Cette somme court de l’invention du crédit en Mésopotamie à la crise des subprimes, cite Rabelais ou le Rigg-Veda (les hymnes sacrés de l’Inde) et offre une puissante réflexion historique et morale, l’humour en prime. Surprise, c’est un succés : 100 000 exemplaires vendus aux États-Unis, autant en Allemagne. Car David Graeber, anthropologue, prof d’économie à l’université de Londres et instigateur d’Occupy Wall Street, démontre comment l’adage « Chacun doit payer ses dettes » a deux poids et deux mesures. Dans certains États américains, une personne endettée peut aujourd’hui être jetée en prison alors que sa banque est renflouée par des fonds publics. Et quand les créanciers et le Fonds monétaire international étranglent la Grèce ou le Portugal, Washington relève son plafond de la dette – de 5 000 milliards de dollars en 1996 à 16700 milliards en 2013. Parmi les créanciers, Pékin ne réclame pas (encore) ses intérêts, le déficit américain servant à acheter « made in china »
(…)
En 1971, la querre au Vietnam est un gouffre financier ? Le président Nixon dévalue en enterrant la convertibilité en or du dollar. Depuis, la monnaie est totalement dématérialisée, mais cela n’a rien d’inédit, rappelle David Graeber. N’en déplaise à l’économiste Adam Smith, selon lequel le troc a précédé la monnaie et le crédit, on sait qu’en 2400 avant notre ère les prêts à intérêts étaient si répandu au Proche-Orient que des amnistie étaient régulièrement décrétées pour effacer les dettes du peuple, synonymes d’asservissement. Or, les premières pièces connues datent de -600. En Grèce ou en Inde, les États font battre monnaie pour payer leurs soldats, et font émerger l’économie de marché pour entretenir l’armée. Les conquêtes apportent du butin et surtout des prisonniers, qui remplacent au pays les « asservis pour dettes ».

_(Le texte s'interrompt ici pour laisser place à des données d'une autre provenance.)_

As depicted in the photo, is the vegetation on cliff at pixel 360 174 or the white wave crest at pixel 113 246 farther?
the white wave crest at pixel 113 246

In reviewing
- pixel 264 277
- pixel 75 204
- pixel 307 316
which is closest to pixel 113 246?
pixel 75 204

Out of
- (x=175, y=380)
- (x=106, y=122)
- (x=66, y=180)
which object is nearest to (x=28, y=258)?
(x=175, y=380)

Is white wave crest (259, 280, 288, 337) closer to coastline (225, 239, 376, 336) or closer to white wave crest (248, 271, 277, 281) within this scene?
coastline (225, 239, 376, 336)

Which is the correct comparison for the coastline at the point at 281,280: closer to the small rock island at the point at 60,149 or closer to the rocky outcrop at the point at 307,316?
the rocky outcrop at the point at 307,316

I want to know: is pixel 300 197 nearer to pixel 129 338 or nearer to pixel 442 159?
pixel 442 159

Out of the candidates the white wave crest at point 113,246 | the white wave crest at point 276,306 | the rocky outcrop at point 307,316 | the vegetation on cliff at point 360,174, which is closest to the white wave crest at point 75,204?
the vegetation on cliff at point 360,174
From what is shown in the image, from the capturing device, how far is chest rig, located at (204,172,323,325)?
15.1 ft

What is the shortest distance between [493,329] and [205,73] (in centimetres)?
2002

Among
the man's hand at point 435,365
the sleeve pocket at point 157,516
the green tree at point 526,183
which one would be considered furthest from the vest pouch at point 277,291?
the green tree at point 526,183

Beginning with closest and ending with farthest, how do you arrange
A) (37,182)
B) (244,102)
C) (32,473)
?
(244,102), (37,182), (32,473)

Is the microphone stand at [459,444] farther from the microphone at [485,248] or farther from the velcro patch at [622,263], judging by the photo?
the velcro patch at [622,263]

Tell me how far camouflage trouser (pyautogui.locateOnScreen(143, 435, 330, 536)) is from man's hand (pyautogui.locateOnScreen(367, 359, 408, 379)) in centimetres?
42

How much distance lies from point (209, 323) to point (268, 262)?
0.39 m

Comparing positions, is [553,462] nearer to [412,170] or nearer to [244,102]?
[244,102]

L’anthropologue voit dans ce triptyque guerre-monnaie-esclavage un moteur de l’histoire. Hernan Cortès conquiert le Mexique pour honorer ses créanciers; puis les conquistadors usent de l’esclavage et du péonage – un travailleur détenu doit payer à son patron des dettes contractées pour pouvoir vivre sur place, système toujours en vigueur dans les ateliers-bagnes asiatiques ou les chantiers du Qatar… « C’est le scandale secret du capitalisme : à aucun moment il n’a été organisé essentiellement autour d’une main d’œuvre libre », juge David Graeber.
Mais « les insurrections paysannes, du Chiapas au Japon, ont régulièrement revendiqué l’effacement des dettes au lieu de se concentrer sur des problèmes structurels comme le système des castes ou même l’esclavage ». Pour ce partisan d’un jubilé de la dette, la crise écologique et sociale doit entraîner une vraie remise en cause du sens de l’économie, via, par exemple, la semaine de 20 heures.

Présentation de l’ouvrage par Simon Barthélémy dans le magazine Terra eco de novembre 2013.